The BigCode project (supported by Hugging Face) created an "AI" dataset with 67 TB of code, a lot of it from GitHub users who did not agree to this. Some even claim that private repositories are included. 91 of my repositories are in it, many without an open-source license, but no private ones. They provide an opt-out link, but only for "future versions", and it simply creates an issue in a GitHub repo. 99.8 % of them are still in "open" state, dating back to March 2023.

huggingface.co/spaces/bigcode/

Additional links:

Open opt-out requests:
github.com/bigcode-project/opt
(yes, they're all publicly accessible)

The Stack dataset:
huggingface.co/datasets/bigcod

Claims about private repos being included:
post.lurk.org/@emenel/11211101
(I can neither confirm nor deny this)

Show thread

So, this dataset contains a shitload of copyrighted code that does not allow redistribution, let alone creating derivative works from it, and the authors seem to have no intention of rectifying this.

They treat the existing datasets as immutable, and appear to ignore opt-out requests.

If you have a Hugging Face account, you can report the Stack v2 dataset via the three-dots menu on the top right at huggingface.co/datasets/bigcod

Show thread

Also note that while The Stack v1 contained code "from permissive licenses", v2 has extended this to "with permissive licenses or no license".

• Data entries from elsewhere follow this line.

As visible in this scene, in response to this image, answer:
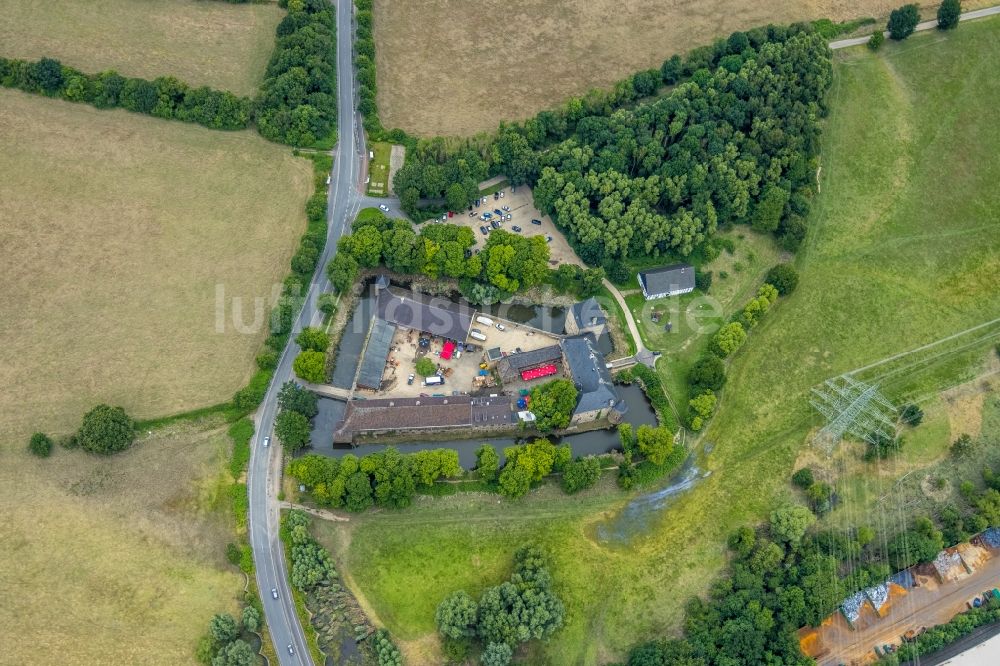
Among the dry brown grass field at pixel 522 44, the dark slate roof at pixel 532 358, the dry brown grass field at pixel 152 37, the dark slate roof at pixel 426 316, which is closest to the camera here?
the dark slate roof at pixel 532 358

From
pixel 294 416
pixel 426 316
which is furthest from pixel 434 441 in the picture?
pixel 294 416

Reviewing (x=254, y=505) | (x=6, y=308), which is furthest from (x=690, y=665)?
(x=6, y=308)

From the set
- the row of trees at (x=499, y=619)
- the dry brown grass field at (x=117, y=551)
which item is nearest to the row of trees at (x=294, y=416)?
the dry brown grass field at (x=117, y=551)

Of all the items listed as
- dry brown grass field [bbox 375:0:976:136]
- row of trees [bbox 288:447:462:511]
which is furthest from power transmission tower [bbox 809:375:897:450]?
dry brown grass field [bbox 375:0:976:136]

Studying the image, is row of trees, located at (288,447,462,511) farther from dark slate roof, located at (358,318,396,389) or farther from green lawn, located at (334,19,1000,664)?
dark slate roof, located at (358,318,396,389)

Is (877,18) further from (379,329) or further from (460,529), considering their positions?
(460,529)

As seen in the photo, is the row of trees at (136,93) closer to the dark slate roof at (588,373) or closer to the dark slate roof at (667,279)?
the dark slate roof at (588,373)
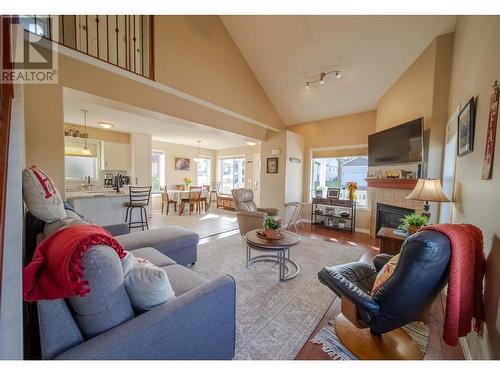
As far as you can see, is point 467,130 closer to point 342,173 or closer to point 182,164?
point 342,173

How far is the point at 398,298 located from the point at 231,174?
804 centimetres

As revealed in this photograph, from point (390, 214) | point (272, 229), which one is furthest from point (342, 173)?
point (272, 229)

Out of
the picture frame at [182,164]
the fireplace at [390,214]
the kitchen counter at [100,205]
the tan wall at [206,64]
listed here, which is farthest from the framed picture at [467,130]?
the picture frame at [182,164]

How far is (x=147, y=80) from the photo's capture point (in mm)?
2949

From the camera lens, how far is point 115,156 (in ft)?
19.4

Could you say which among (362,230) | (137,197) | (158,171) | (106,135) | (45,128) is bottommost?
(362,230)

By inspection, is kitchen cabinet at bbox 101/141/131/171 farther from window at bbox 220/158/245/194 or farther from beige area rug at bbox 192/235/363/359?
beige area rug at bbox 192/235/363/359

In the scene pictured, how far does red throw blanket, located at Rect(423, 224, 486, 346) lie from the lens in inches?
43.6

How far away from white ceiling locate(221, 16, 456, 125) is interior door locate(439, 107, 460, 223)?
1410 mm

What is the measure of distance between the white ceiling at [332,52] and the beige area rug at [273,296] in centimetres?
311

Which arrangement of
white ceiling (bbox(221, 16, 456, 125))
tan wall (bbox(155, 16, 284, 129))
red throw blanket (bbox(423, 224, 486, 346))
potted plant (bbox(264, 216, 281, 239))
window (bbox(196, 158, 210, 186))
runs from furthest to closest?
1. window (bbox(196, 158, 210, 186))
2. tan wall (bbox(155, 16, 284, 129))
3. white ceiling (bbox(221, 16, 456, 125))
4. potted plant (bbox(264, 216, 281, 239))
5. red throw blanket (bbox(423, 224, 486, 346))

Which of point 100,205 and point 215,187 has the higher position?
point 215,187

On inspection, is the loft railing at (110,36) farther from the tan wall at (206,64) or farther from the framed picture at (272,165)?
the framed picture at (272,165)

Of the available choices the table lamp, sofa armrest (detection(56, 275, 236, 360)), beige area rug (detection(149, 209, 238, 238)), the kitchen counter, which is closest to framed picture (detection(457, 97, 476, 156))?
the table lamp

Yes, back when I was 16, I also thought that "no license" meant "no restrictions on what to do with it", but just to be clear: no, it means "you have no permission to do whatsoever".

Somebody please sue these guys into the ground?

Show thread

According to the BigCode project, they are "a community project jointly led by Hugging Face and ServiceNow. Both organizations committed research, engineering, ethics, governance, and legal resources".

bigcode-project.org/docs/about

So, maybe say hello to these companies' legal departments too …

Wait, it's even worse. The dataset is based on @swheritage's archive, containing way more than just GitHub (e.g. @Codeberg is archived, too).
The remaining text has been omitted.